The Laboratory: Where the Magic Happens
July 25, 2018
By Mandy Katz-Jaffe
Forty years ago on July 25, 1978, Louise Brown, the first baby successfully born through in vitro fertilization (IVF), came into the world. It was a ground-breaking event that set the course for several advancements in fertility science and helped hundreds of thousands of couples create the families of their dreams.
Much of the “magic” that happens at a fertility clinic actually occurs in the lab with embryologists at the helm. Many people don’t realize the importance of embryologists in their IVF journey, so in honor of World Embryologist Day, we’d like to shed some light on this little understood, but extremely critical role at a fertility clinic.
When and why would an embryologist be needed?

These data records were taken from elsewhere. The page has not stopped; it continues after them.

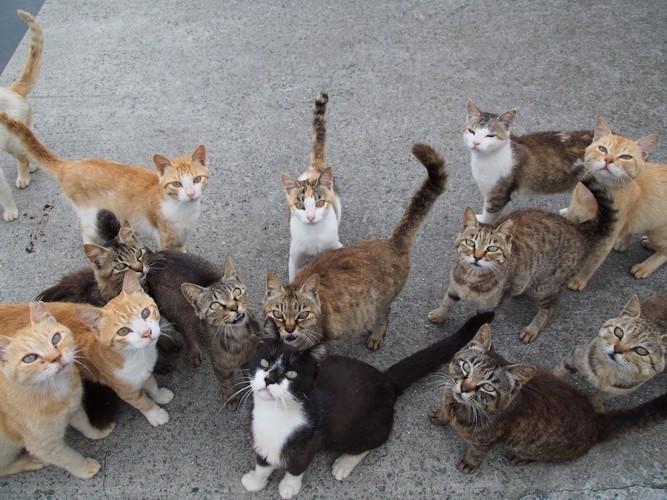 餌をもらうために集まる野良猫たち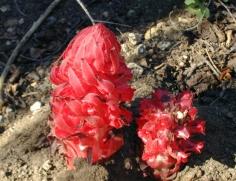 Red Juicy Flower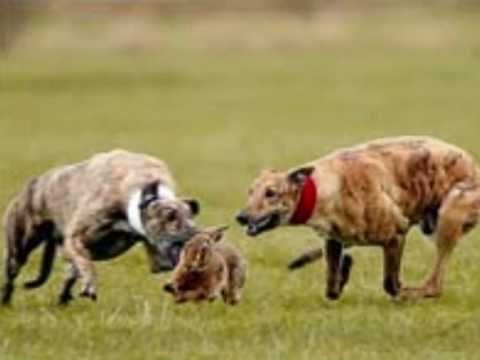 snatch, hare coursing with waterloo pictures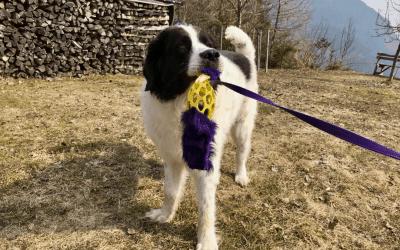 3 Anregungen zum gemeinsamen Spielen mit deinem Hund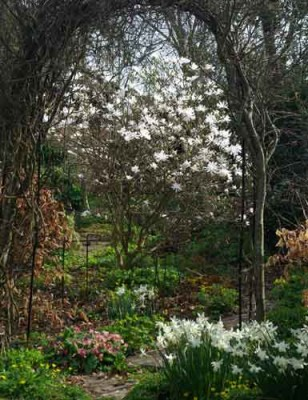 Magnolia stellata and Narcissus 'Thalia' garden design idea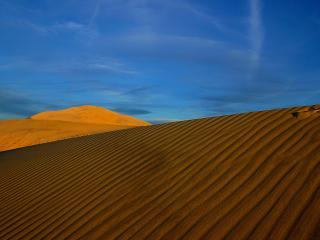 обои Рисунок ветра на желтом песке фото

As a specialized scientist, an embryologist is needed when a couple is not able to conceive a baby on their own. Embryology is an incredibly meticulous and unique specialty that requires high intellect, great attention to detail, immense concentration, and an intuitive understanding of early human development in order to create viable embryos that will be transferred into a woman’s uterus to establish a pregnancy. Embryologists are real artists at work, mimicking what would happen in the fallopian tubes and uterus, outside of the human body under microscopes.
What is an embryologist’s typical day like?
A regular day for an embryologist is spent in the laboratory, but it is different every day. At CCRM (Colorado Center for Reproductive Medicine), embryologists spend years honing their craft, and work on every aspect of an IVF cycle to ensure every team member is well-rounded in their skill sets.
An embryologist’s job begins once the eggs and sperm have been collected. The first step is to isolate the sperm from the semen, and find the microscopic eggs amongst the fluid and cells extracted from the ovaries. On a busy day, a CCRM embryologist could handle up to 80 eggs and 50 embryos.
We’ll combine the egg with the sperm that same day and send to the incubator to fertilize overnight. Following fertilization, the embryologist carefully monitors the embryos, performing appropriate checks for development and grading the embryos as they grow. Embryologists have spent decades developing an embryo grading system for quality, which includes counting the number of cells within the embryo and documenting the different stages of preimplantation embryonic development. Embryologists may also remove a few cells from the embryo to send for genetic testing to ensure the embryo has the correct number of chromosomes. Depending on the patient, embryo(s) will either get transferred into the patient’s uterus on the fifth day or frozen for later use.
Throughout this process, it is vital that the embryologist keeps track and monitors each couple’s eggs, sperm and embryos. We have numerous quality control procedures, alarms, tank redundancies and backup generators in our IVF lab to ensure that safety and privacy are number #1. Embryologists take great pride in their work and feel privileged to help couples fulfill their dream of family.